-- Start --
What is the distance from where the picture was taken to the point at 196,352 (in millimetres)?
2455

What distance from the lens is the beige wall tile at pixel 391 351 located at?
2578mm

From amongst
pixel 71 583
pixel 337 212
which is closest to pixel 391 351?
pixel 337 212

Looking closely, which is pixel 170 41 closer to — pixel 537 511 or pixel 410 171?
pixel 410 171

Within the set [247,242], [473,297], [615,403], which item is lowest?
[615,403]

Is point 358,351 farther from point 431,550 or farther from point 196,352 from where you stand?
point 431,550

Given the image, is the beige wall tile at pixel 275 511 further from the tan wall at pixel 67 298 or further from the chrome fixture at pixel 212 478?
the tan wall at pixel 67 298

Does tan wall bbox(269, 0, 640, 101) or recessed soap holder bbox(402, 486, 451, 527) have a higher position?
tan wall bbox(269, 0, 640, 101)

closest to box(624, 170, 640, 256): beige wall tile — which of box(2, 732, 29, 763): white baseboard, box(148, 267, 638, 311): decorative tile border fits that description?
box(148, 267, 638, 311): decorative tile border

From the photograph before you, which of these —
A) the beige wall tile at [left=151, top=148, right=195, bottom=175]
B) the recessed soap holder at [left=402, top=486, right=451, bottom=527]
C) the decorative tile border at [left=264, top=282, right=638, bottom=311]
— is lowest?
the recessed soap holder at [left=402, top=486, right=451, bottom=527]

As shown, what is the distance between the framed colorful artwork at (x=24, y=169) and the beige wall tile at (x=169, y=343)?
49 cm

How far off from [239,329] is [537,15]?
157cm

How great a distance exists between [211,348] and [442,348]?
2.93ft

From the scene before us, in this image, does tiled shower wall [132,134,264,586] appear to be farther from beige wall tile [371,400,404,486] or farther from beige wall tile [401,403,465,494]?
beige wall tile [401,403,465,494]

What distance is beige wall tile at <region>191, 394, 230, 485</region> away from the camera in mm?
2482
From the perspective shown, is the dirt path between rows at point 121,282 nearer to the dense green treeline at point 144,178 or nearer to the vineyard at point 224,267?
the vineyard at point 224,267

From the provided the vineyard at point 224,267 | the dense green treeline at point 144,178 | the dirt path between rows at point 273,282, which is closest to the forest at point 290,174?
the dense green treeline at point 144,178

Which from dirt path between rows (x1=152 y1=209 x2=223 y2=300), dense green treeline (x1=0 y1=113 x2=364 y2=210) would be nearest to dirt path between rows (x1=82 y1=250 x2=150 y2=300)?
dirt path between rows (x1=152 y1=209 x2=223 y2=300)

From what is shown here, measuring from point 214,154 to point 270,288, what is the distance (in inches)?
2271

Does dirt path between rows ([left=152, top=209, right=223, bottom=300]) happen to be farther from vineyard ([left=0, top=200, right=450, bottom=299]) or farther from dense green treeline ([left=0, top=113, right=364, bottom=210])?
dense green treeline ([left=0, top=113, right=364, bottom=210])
-- End --
(WHAT YOU ARE ASKED TO DO): Set all of the records down again, exactly as they stand.

(RESULT):
What is the distance from where the picture was taken to the point at 196,352 (in millimetres)?
2455

What distance from the lens is the beige wall tile at pixel 391 351 located at?
2578mm

From amongst
pixel 71 583
pixel 337 212
which is closest to pixel 391 351?
pixel 337 212

Looking closely, which is pixel 170 41 closer to — pixel 537 511 or pixel 410 171?
pixel 410 171

Within the set [247,242], [473,297], [615,403], which item is lowest?
[615,403]

Is point 358,351 farther from point 431,550 or farther from point 196,352 from where you stand?
point 431,550

Given the image, is the beige wall tile at pixel 275 511 further from the tan wall at pixel 67 298 or further from the chrome fixture at pixel 212 478?
the tan wall at pixel 67 298

Does tan wall bbox(269, 0, 640, 101) or recessed soap holder bbox(402, 486, 451, 527) have a higher position?
tan wall bbox(269, 0, 640, 101)

closest to box(624, 170, 640, 256): beige wall tile — which of box(2, 732, 29, 763): white baseboard, box(148, 267, 638, 311): decorative tile border fits that description?
box(148, 267, 638, 311): decorative tile border

From the photograph before you, which of these —
A) the beige wall tile at [left=151, top=148, right=195, bottom=175]
B) the recessed soap holder at [left=402, top=486, right=451, bottom=527]
C) the decorative tile border at [left=264, top=282, right=638, bottom=311]
— is lowest?
the recessed soap holder at [left=402, top=486, right=451, bottom=527]

As shown, what is the distance between the framed colorful artwork at (x=24, y=169) and the beige wall tile at (x=169, y=343)?
49 cm

How far off from [239,329] is [537,15]?
157cm

How great a distance exists between [211,348] and [442,348]?
2.93ft

From the scene before us, in this image, does tiled shower wall [132,134,264,586] appear to be farther from beige wall tile [371,400,404,486] or farther from beige wall tile [401,403,465,494]?
beige wall tile [401,403,465,494]

What distance is beige wall tile at <region>191, 394, 230, 485</region> away from the camera in mm?
2482
From the perspective shown, is the dirt path between rows at point 121,282 nearer to the dense green treeline at point 144,178 or nearer to the vineyard at point 224,267?
the vineyard at point 224,267

From the provided the vineyard at point 224,267 | the dense green treeline at point 144,178 | the dirt path between rows at point 273,282, which is closest to the forest at point 290,174?
the dense green treeline at point 144,178

Which from dirt path between rows (x1=152 y1=209 x2=223 y2=300), dense green treeline (x1=0 y1=113 x2=364 y2=210) would be nearest to dirt path between rows (x1=82 y1=250 x2=150 y2=300)?
dirt path between rows (x1=152 y1=209 x2=223 y2=300)

From what is shown here, measuring from point 214,154 to point 270,288, what is the distance (in inches)?
2271

Does dirt path between rows ([left=152, top=209, right=223, bottom=300]) happen to be farther from vineyard ([left=0, top=200, right=450, bottom=299]) or farther from dense green treeline ([left=0, top=113, right=364, bottom=210])?
dense green treeline ([left=0, top=113, right=364, bottom=210])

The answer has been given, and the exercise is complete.